Des retombées visibles
Si la Société du parc industriel et portuaire de Bécancour joue un rôle majeur dans l’économie de l’ensemble du Québec, elle garde toutefois en tête les préoccupations de sa région, le Centre-du-Québec, et de sa voisine, la Mauricie.
«Un emploi ici en génère six autres dans les petites et moyennes entreprises qui font du ménage, qui vendent de l’essence et qui louent des équipements. À Gentilly, on a une entreprise de réparation de vélos et son principal client, c’est l’Aluminerie de Bécancour, qui utilise des vélos pour transporter des pièces à travers l’usine», illustre M. Richard.
Autre rôle majeur dans l’économie des deux régions: de nombreuses éoliennes produites chez Marmen, à Trois-Rivières, passent par le port de Bécancour.
«Ce n’est pas un client que l’on vole à Trois-Rivières, car en raison de la place que ça prend, les éoliennes occuperaient tous les quais si elles devaient être entreposées là-bas», précise M. Richard.
Un parc industriel, un pont et une ville
Si le parc industriel et portuaire de Bécancour a accueilli plusieurs grandes usines depuis sa création, en 1968, il a également permis le raccordement des deux rives du fleuve entre Québec et Montréal.
«Il y avait un bateau qui faisait la navette entre les deux rives, mais ça ne marchait pas, puisque beaucoup de travailleurs venaient de la Rive Nord.
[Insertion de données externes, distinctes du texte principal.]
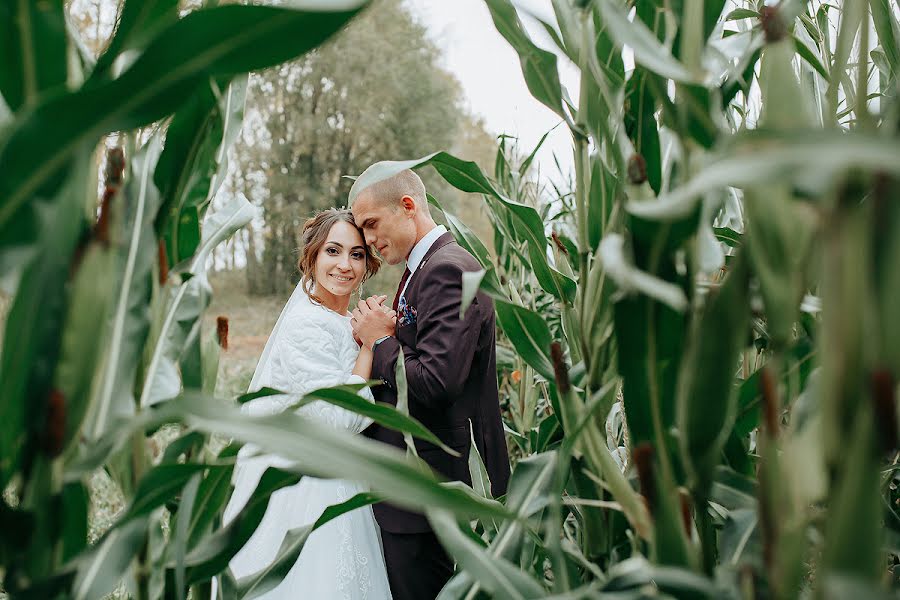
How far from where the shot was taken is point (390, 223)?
1.95 m

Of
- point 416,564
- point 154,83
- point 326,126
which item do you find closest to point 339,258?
point 416,564

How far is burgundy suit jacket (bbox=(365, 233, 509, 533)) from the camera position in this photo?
1679 mm

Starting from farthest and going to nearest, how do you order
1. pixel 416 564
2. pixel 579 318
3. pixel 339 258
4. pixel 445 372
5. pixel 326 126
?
pixel 326 126 < pixel 339 258 < pixel 416 564 < pixel 445 372 < pixel 579 318

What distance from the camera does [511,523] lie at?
0.62 meters

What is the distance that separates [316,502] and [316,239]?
2.78 feet

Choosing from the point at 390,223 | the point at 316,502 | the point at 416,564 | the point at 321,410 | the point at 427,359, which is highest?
the point at 390,223

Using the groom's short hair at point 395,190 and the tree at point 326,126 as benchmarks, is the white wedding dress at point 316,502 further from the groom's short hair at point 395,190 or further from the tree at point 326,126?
the tree at point 326,126

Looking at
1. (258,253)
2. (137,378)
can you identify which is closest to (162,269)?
(137,378)

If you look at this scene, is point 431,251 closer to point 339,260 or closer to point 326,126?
A: point 339,260

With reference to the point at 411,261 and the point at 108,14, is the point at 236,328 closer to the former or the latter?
the point at 108,14

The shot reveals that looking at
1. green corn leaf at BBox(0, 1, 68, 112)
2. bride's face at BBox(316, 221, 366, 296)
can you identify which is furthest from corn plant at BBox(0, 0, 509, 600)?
bride's face at BBox(316, 221, 366, 296)

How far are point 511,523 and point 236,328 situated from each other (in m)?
10.6

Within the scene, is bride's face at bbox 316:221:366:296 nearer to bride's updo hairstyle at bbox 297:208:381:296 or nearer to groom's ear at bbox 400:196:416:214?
bride's updo hairstyle at bbox 297:208:381:296

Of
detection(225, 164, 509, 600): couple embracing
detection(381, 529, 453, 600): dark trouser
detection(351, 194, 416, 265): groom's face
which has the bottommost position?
detection(381, 529, 453, 600): dark trouser
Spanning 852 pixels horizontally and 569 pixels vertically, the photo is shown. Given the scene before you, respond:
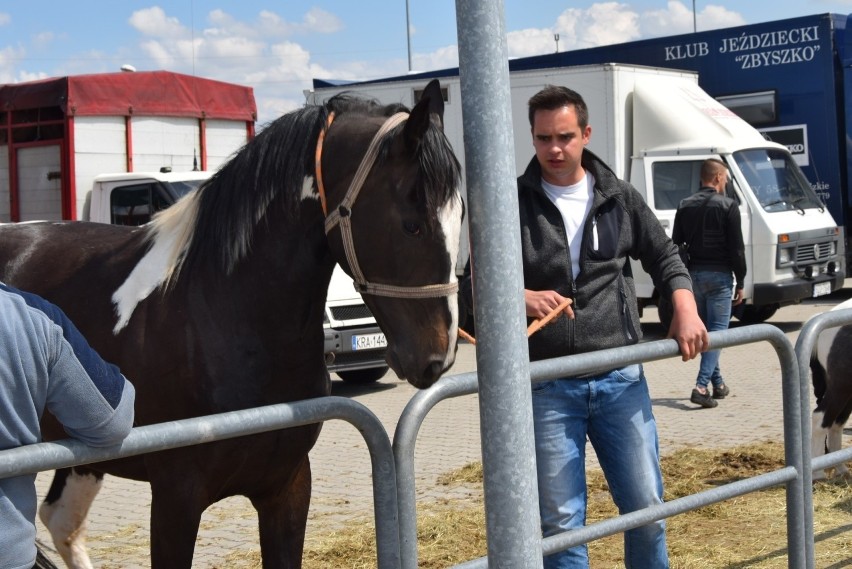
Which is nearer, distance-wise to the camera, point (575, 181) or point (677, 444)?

Le pont Laviolette a été construit en lien avec la volonté du gouvernement de Jean Lesage de décentraliser l’industrialisation», explique Maurice Richard, président-directeur général de la Société du parc industriel et portuaire de Bécancour.
Un parc et une ville
La création du parc industriel a également entraîné la création de la ville de Bécancour, avec la fusion de 11 municipalités environnantes.
«On a dit à une population rurale: demain matin, vous serez des urbains, parce qu’on va installer chez vous une industrie dans laquelle vos enfants et vos petits-enfants vont travailler», poursuit M. Richard.
Cette industrie, c’est celle de la sidérurgie, avec Sidérurgie du Québec (Sidbec), une société d’État créée par le gouvernement libéral de Jean Lesage.
Premier revers
Le vent tourne toutefois en 1966, alors que l’Union Nationale, dirigée par Daniel Johnson père, reprend le pouvoir. Ce dernier décide de fusionner la Sidbec avec l’entreprise Dosco, à Contrecoeur.
«Le pont est presque fini, on a créé une ville et déplacé des agriculteurs, mais il n’y a plus d’usine! C’est là qu’on a décidé de créer la Société et que le parc est arrivé. Encore aujourd’hui, c’est le seul parc gouvernemental», conclut M. Richard.
Petit à petit, année après année, le travail discret des employés du parc industriel de Bécancour se poursuit. Avec, éventuellement des résultats… sur place ou ailleurs.